9. NAMAttention 注意力模块

论文名称：《NAM: Normalization-based Attention Module》

论文地址：https://arxiv.org/pdf/2111.12419.pdf

代码地址：https://github.com/Christian-lyc/NAM

9.1 原理

识别较不显著的特征对于模型压缩至关重要。然而，在革命性的注意力机制中，这一点尚未得到研究。在本研究中，我们提出了一种新颖的基于规范化的注意力模块(NAM)，它抑制了较不显著的权重。它对注意力模块应用权重稀疏惩罚，从而使其在保持类似性能的同时更加计算高效。在Resnet和Mobilenet上与其他三种注意力机制进行比较表明，我们的方法具有更高的准确性。

在这里插入图片描述

9.2 代码

import torch.nn as nn
import torch
from torch.nn import functional as F

# 通道注意力模块
class Channel_Att(nn.Module):
    def __init__(self, channels):
        super(Channel_Att, self).__init__()
        self.channels = channels

        # 批归一化层，用于计算通道权重
        self.bn2 = nn.BatchNorm2d(self.channels, affine=True)

    def forward(self, x):
        residual = x  # 保留输入的副本作为残差连接的一部分

        # 对输入进行批归一化
        x = self.bn2(x)

        # 计算批归一化层的权重，用于通道加权
        weight_bn = self.bn2.weight.data.abs() / torch.sum(self.bn2.weight.data.abs())

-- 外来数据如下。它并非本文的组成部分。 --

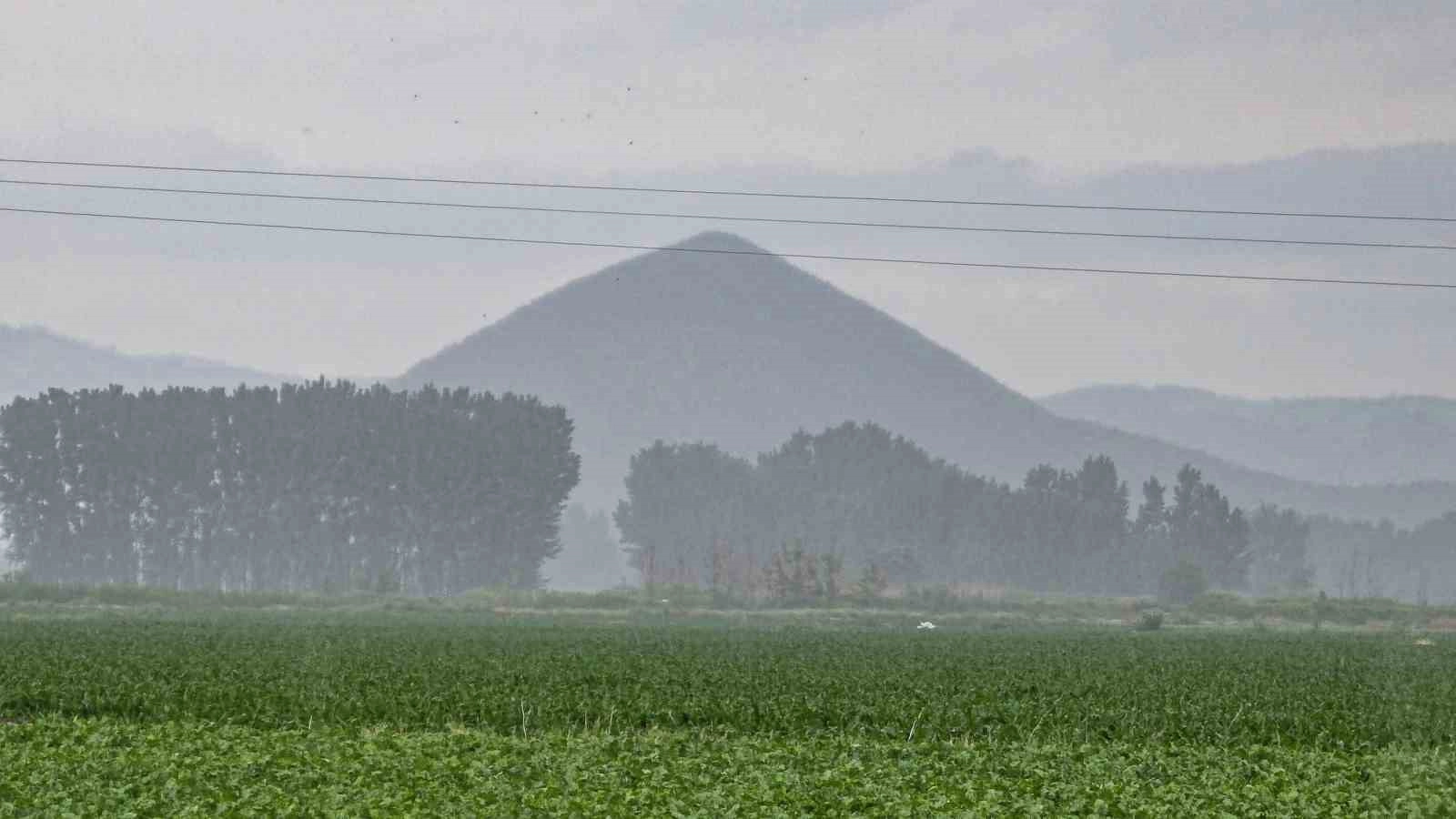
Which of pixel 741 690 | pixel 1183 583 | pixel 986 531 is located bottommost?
pixel 741 690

        # 调整输入的维度顺序以进行通道加权
        x = x.permute(0, 2, 3, 1).contiguous()
        x = torch.mul(weight_bn, x)
        x = x.permute(0, 3, 1, 2).contiguous()

        # 使用Sigmoid激活函数对加权后的输入进行缩放
        x = torch.sigmoid(x) * residual  # 加权后乘以输入作为输出

        return x

# 嵌套的注意力模块
class NAMAttention(nn.Module):
    def __init__(self, channels):
        super(NAMAttention, self).__init__()
        self.Channel_Att = Channel_Att(channels)

    def forward(self, x):
        # 调用通道注意力模块进行前向传播
        x_out1 = self.Channel_Att(x)

        return x_out1

# 测试代码
# 创建一个虚拟的输入张量，假设批大小为2，通道数为64，高度和宽度分别为32和32
input_tensor = torch.randn(2, 64, 32, 32)

# 创建NAMAttention模块
nam_attention_module = NAMAttention(64)

# 将输入张量传递给NAMAttention模块进行前向传播
output_tensor = nam_attention_module(input_tensor)

# 打印输出张量的形状，以验证模块的功能
print("Input shape:", input_tensor.shape)
print("Output shape:", output_tensor.shape)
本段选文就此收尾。